Der aktive Vulkan

Japan besteht aus lauter Vulkaninseln,

es gehört zu dem Pazifischen Feuerring,

weshalb wir dort auch zahlreiche Erdbeben erleben.

 

In einem Workshop auf einer der Inseln

habe ich die Teilnehmerinnen ermutigt,

Stimme und Bewegung aus ihrem Körper,

aus ihrem Schoßraum kommen zu lassen.

In kurzer Zeit fanden hier und dort

Eruptionen von Tönen, Stampfen und anderen Bewegungen statt.

 

Anschließend stieß die Eruptivste im Kreise

mit bebender Stimme fast flehend hervor:

"Ich bin so wütend!

In mir steckt so viel Kraft,

und ich habe bisher nicht einen Bruchteil davon eingesetzt!"

Alle Anwesenden stimmten ihr betroffen zu.

 

Statt dass wir unsere Kraft eingesetzt haben,

um uns auszudrücken und Dinge zu verwirklichen,

die uns am Herzen liegen,

haben viele von uns sie darauf verwendet,

gerade unsere eigenen Impulse zurückzuhalten und zu unterdrücken.

 

Das kann damit angefangen haben,

dass ich zum Beispiel als Mädchen erfahren habe,

es sei von meinen Eltern nicht erwünscht,

zu laut meine Wut oder auch Freude zum Ausdruck zu bringen.

- Und was heißt hier wohl 'zu laut'?

 

Indem das Mädchen Ähnliches wiederholt erlebt hat,

kann es die Gewohnheit entwickelt haben,

seine spontanen Impulse,

kaum dass sie entstanden sind,

schnell zu unterdrücken,

bis es mit der Zeit immer weniger derer bewusst wurde.

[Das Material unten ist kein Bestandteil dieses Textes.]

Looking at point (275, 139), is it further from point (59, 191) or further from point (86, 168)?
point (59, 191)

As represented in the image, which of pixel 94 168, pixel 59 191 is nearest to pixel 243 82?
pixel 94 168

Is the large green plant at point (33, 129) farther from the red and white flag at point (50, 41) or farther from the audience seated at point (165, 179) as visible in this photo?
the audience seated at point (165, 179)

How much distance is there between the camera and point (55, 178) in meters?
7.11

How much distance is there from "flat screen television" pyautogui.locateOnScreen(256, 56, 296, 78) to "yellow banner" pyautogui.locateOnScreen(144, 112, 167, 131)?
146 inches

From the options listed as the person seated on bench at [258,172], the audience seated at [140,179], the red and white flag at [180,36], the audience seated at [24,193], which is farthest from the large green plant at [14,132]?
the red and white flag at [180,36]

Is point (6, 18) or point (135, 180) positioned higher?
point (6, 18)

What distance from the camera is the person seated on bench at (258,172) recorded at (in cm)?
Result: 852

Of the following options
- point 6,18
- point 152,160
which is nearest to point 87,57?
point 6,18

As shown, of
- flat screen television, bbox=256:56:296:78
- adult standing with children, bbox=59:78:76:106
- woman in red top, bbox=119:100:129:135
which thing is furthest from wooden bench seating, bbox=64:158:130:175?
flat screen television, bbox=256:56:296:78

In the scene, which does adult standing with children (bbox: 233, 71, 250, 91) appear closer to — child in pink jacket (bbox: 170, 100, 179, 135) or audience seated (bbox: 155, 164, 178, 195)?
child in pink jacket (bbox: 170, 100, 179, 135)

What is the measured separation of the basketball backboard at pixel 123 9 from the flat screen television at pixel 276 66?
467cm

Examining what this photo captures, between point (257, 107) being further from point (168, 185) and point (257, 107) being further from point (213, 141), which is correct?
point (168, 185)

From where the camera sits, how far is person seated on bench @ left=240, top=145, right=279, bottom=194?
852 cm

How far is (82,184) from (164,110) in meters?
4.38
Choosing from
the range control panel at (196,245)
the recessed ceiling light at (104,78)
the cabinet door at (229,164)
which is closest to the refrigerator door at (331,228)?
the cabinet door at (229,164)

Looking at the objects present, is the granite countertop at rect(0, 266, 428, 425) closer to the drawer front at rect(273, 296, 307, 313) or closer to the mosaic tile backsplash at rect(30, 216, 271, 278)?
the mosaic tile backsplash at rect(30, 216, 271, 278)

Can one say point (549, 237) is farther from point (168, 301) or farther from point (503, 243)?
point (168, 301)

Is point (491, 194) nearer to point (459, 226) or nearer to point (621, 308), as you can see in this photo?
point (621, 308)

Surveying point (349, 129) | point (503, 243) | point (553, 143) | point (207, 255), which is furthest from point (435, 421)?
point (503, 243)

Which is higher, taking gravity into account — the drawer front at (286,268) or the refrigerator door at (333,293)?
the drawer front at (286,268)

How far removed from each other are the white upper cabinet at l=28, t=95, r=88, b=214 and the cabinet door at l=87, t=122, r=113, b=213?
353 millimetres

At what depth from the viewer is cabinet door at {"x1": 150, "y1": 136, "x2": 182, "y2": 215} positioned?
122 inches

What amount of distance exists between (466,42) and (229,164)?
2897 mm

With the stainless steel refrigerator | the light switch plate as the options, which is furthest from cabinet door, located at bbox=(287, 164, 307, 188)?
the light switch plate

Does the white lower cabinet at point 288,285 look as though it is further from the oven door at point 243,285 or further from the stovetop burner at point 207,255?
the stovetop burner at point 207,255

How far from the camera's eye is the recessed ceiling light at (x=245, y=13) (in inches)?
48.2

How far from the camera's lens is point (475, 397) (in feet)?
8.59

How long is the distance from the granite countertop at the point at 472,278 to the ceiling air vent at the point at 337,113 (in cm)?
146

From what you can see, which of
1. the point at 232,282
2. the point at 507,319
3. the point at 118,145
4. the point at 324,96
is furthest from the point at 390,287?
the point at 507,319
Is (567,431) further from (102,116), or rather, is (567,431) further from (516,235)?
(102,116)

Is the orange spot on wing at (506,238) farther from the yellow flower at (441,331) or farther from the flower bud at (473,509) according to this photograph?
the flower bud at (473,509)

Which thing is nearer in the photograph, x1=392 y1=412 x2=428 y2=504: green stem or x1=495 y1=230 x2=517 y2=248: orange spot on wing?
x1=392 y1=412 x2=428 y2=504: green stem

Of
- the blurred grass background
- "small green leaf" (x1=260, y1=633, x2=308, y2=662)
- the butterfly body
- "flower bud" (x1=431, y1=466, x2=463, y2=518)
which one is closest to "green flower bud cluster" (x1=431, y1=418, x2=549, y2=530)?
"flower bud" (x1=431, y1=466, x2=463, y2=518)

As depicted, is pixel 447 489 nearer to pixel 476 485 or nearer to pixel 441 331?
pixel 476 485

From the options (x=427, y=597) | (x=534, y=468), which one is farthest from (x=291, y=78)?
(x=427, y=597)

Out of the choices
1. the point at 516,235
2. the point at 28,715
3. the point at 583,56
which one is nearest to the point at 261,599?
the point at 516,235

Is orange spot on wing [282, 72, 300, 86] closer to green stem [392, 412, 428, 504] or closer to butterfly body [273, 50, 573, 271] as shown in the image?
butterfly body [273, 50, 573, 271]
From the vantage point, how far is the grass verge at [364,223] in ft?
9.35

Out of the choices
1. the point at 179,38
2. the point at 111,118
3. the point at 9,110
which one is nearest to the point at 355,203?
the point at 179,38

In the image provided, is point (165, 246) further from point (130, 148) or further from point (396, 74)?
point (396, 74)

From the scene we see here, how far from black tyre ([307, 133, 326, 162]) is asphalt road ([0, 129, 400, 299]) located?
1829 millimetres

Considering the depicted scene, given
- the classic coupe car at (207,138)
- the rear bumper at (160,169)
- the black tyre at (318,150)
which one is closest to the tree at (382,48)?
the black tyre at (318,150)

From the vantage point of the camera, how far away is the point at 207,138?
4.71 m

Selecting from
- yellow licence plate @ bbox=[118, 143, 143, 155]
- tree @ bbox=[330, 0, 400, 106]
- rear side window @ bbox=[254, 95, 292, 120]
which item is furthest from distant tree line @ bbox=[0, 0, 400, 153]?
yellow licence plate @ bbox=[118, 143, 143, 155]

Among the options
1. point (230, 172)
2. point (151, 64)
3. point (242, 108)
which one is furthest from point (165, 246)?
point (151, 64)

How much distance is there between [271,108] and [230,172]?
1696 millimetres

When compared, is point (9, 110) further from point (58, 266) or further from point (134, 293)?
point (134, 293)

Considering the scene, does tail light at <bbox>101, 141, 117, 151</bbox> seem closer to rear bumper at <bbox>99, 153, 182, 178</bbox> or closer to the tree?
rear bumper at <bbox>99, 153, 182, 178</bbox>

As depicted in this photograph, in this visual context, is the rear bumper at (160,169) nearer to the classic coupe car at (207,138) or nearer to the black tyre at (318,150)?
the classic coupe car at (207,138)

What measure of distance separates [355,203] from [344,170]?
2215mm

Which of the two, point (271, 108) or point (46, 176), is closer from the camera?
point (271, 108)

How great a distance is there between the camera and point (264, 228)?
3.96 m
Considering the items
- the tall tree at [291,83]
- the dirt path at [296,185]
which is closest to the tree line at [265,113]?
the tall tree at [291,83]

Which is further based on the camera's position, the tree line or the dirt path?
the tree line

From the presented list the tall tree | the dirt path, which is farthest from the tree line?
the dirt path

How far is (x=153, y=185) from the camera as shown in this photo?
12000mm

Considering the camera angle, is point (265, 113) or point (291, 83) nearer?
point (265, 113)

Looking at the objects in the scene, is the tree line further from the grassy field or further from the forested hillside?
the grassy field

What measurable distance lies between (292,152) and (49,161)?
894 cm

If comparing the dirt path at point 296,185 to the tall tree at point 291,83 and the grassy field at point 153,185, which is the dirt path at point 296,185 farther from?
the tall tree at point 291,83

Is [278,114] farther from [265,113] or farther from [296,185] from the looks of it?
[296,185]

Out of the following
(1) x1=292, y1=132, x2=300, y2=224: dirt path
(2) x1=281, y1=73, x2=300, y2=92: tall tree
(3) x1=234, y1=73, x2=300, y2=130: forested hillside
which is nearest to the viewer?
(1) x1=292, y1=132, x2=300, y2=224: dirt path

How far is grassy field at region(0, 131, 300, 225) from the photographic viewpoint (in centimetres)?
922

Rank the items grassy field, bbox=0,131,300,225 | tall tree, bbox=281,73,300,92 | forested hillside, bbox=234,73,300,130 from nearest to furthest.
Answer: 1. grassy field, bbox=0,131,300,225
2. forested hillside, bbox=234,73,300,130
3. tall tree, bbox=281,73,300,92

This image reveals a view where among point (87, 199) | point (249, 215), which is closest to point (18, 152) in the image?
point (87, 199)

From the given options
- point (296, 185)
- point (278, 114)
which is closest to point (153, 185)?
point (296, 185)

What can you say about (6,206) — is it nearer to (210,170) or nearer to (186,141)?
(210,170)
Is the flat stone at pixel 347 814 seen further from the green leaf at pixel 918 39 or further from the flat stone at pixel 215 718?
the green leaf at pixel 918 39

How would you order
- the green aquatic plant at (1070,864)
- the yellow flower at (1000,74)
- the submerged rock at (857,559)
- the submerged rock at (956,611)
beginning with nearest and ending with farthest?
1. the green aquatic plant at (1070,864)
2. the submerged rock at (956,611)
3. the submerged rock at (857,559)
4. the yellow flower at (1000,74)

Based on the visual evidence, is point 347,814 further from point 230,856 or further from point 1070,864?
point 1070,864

Als Erwachsene hat sie dann

mit einem unbestimmten Gefühl der Unfreiheit und Stumpfheit gelebt.

 

In seltenen Momenten hat sie sich erinnert und gewundert,

wie lebendig und frei sie sich doch einmal gefühlt hatte.

Als Kind wusste sie doch mal ganz genau, was sie wollte!

 

Wie viel Kraft wird wohl freigesetzt,

wenn ich sie nicht mehr darauf verwende,

meine eigenen Impulse zurückzuhalten?

Wenn ich von dem ruhenden Vulkan, der ich geworden war,

wieder zu einem aktiven werde?

Wie würde sich mein Leben anfühlen,

wenn ich den Regungen, die aus mir kommen,

freien Lauf lassen und sie zum Ausdruck bringen würde,

in Form von Tränen, eines Lachens oder eines Ausrufs,

als ein Tanz, als ein Lied, als ein Gedicht oder als eine Zeichnung,

als ein Projekt oder als ein Akt der Liebe?

 

Diese Frage möchte ich dir gerne heute mitgeben.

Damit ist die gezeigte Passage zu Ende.